Note: This post is part 3 in a series. You can find the inaugural post here.
The last post gave an overview of quantum kernels – one particular quantum-enhanced machine learning algorithm – and discussed some of their promises and limitations. In this post, I expand on the latter. This is not intended to dampen interest in the topic, but rather to give a balanced view of the matter. Indeed, in the last post we saw 2 limitations already:
Purely-classical kernels may be just as good as quantum ones.
The quantum compute runtime for calculating kernels might get very large, very quickly, for large data sets.
This post focus on 3 additional limitations:
Various factors can cause kernel values to ‘collapse’ and become extremely hard to distinguish.
Striving to tailor a kernel to a given data set may render it easy to approximate classically.
Transferring large data sets to/from a quantum computer may slow down the overall runtime of the workflow.
The second one in this list can be considered an extension or deeper dive of the first one in the list from the prior post.
Let’s dive into each below.
Ensuring sufficiently-accurate estimation of kernel values may require burdensome resources.
Recall that to calculate a quantum kernel, you need to run a quantum circuit. In the limit of both an ideal quantum computer and an infinite number of repetitions of the circuit, you’d be able to calculate the kernel value exactly. In practice, quantum computers are noisy, and you can only run the circuit a finite number of times – hence, what you end up with is a noisy estimate of the kernel value. Depending on how much noise there is in these estimates, there might be poor downstream consequences for your model.
In particular, it might not be possible to resolve, with sufficient accuracy, two distinct kernel values for two different pairs of data points. That is, if K1 and K2 are the actual (ideal) kernel values, you might end up with estimates K1’ and K2’ such that K1’ and K2’ are closer to one another than K1 and K2. Conversely, in order to resolve K1’ and K2’ to sufficient accuracy (say, close to the difference between K1 and K2), you may need a large number of repetitions of the circuit.
It turns out other factors may also inhibit your ability to resolve distinct kernel values. In Exponential concentration and untrainability in quantum kernel methods, it is shown such factors include the presence of entanglement in the circuit, defining a kernel value through measuring all the qubits in the circuit, using highly-expressible circuits, and noise.
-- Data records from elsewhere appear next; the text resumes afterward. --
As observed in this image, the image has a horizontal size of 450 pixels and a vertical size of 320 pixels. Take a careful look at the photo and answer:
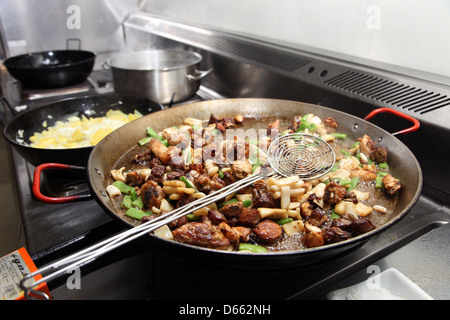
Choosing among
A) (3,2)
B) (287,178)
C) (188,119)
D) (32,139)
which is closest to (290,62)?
(188,119)

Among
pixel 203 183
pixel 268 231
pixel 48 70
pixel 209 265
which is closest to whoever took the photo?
pixel 209 265

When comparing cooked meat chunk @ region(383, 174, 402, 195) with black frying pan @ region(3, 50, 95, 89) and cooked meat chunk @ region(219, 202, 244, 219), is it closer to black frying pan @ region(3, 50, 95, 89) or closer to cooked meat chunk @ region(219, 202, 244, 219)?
cooked meat chunk @ region(219, 202, 244, 219)

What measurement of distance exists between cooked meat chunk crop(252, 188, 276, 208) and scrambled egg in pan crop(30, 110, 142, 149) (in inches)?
47.3

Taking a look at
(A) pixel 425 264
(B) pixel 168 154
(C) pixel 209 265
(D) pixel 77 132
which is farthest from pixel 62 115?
(A) pixel 425 264

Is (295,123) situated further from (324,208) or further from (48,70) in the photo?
(48,70)

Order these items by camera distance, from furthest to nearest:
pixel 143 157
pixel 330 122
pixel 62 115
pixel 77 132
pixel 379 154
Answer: pixel 62 115 < pixel 77 132 < pixel 330 122 < pixel 143 157 < pixel 379 154

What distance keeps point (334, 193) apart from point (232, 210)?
45 cm

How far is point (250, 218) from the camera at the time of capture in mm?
1210

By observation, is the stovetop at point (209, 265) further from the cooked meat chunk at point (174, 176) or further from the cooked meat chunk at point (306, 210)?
the cooked meat chunk at point (174, 176)

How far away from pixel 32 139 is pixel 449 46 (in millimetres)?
2551

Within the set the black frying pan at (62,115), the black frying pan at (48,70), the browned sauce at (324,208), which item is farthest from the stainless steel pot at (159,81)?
the browned sauce at (324,208)

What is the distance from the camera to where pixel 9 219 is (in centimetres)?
321

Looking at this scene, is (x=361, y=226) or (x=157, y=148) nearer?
(x=361, y=226)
All of these can cause kernel values to concentrate exponentially. (See Figure 1.) This means you’d need to use an exponential number of repetitions of the circuit to resolve distinct kernel values.
Getting around this problem is going to require more work to find families of circuits which avoid these ‘kernel collapse’ factors, while also yielding useful models.
Tailoring quantum kernels to data sets may render them classically-easy.
Here, “tailoring” can mean “Judiciously choosing the encoding circuit” and/or “Endowing the circuit with a tunable hyperparameter which you optimize over.”. Doing too much tailoring may result in a kernel function which may be easily-approximable classically (in the sense of the paper The Power of Data in Quantum Machine Learning from last time). The trick, then, seems to be finding both data sets and tailoring methods for which doing the tailoring actually helps, but without tipping the quantum-enhanced model into a place where you could just as easily use a purely-classical one.
The key idea in all of this is that the encoding circuit defines the kernel function, and that kernel function can, at least formally, be written down as a sum of terms. (For example, you can use a Fourier series to decompose it.) It turns out that you can rigorously study how the structure of the encoding circuit dictates the terms in the decomposition (as a Fourier series); The effect of data encoding on the expressive power of variational quantum machine learning models explains how.
What’s interesting about that work is it shows the parts of the circuit with any tunable parameters (not the parameters used to encode the data) control the amplitudes of the terms in the decomposition. (The parts of the circuit which actually do the data encoding control the trigonometric functions which show up in the decomposition.) In turn, this implies the set of functions you can express using a given circuit depends quite strongly on those tunable parameters and how they enter the circuit.
A related idea is presented in the video Bandwidth Enables Generalization in Quantum Kernel Models, which discusses how introducing such hyperparameters in the kernel impacts the ability of the quantum-enhanced model to generalize well. The paper appears here.
One way to tune these parameters is through kernel training/alignment (an idea from classical ML).
Watch Lecture 7.1 - Quantum Kernels in Practice for a discussion of kernel training/alignment in the context of data sets with a special mathematical structure (namely, groups).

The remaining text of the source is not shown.